PS this is the first time I have posted on this forum but have followed it for 3 years at least a couple of times a week. Any information on how to catch any saltwater fish, that I have tried or used has come from the generous advice and comments of the posters on this forum. thank you.
lloyd


----------



## PELAGIC PIRATE (Oct 10, 2007)

That's kick ass 

Curious how close you trolled that yozuri to your boat 

I have yet to catch a tuna on a yozuri in the Gulf of Mexico , despite catching boat loads of them in Mexico .


Good Job:thumbsup:


----------



## doktopus (Oct 26, 2011)

It was our short flatline at about 100 feet
Thanks


----------



## Scruggspc (Mar 20, 2013)

Excellent job


----------



## doktopus (Oct 26, 2011)

It was our short flatline at about 100 feet.
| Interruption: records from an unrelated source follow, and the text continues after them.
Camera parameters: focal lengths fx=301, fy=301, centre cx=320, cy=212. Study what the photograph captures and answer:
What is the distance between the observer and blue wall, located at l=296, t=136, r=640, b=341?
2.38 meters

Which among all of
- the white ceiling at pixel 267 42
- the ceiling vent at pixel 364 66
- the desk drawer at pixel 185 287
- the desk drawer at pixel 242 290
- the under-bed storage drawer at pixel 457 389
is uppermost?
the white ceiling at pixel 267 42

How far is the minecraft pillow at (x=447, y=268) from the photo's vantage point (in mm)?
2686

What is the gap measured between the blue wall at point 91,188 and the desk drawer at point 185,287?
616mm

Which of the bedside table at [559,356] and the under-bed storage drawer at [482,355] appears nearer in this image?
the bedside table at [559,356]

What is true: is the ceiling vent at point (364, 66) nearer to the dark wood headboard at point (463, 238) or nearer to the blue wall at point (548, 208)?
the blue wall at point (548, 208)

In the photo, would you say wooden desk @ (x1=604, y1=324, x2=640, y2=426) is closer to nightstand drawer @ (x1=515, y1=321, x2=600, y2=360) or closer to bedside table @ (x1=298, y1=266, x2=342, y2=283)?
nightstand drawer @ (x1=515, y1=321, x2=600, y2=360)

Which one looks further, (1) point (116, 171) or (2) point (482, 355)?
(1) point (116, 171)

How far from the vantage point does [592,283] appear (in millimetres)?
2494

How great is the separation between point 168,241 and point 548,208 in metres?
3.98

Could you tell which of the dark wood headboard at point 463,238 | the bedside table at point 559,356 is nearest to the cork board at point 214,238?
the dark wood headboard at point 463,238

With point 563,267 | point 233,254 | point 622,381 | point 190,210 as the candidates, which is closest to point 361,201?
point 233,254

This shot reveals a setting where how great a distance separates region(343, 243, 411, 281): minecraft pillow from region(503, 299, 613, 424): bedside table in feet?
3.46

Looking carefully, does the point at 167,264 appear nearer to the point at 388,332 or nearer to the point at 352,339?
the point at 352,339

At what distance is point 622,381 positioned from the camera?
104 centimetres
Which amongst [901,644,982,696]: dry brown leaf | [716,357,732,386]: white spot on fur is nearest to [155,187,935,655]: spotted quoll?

No weight.
Thanks


----------



## dorado74 (Oct 16, 2007)

Great job! I usually back off the drag a little on my Yozuri baits.... Wahoo hit them going Mach 2, so I found the lighter drag helps keep them buttoned up.


----------



## cobe killer (Apr 13, 2008)

nice YFT!!!! good job!


----------



## Cap'n Davey (Mar 26, 2014)

SUPER Fish!!!!


----------



## WhyMe (Apr 21, 2013)

Great job.
WhyMe 
Mako my Dayo


----------



## fishsticker (Jan 11, 2009)

Congrats on the yft. Good eats also.


----------



## Jason (Oct 2, 2007)

I almost said, you look like you been stealing my wild fishing shirts outta my closet....but then I noticed its blood from the yft!!!! AWESOME!


----------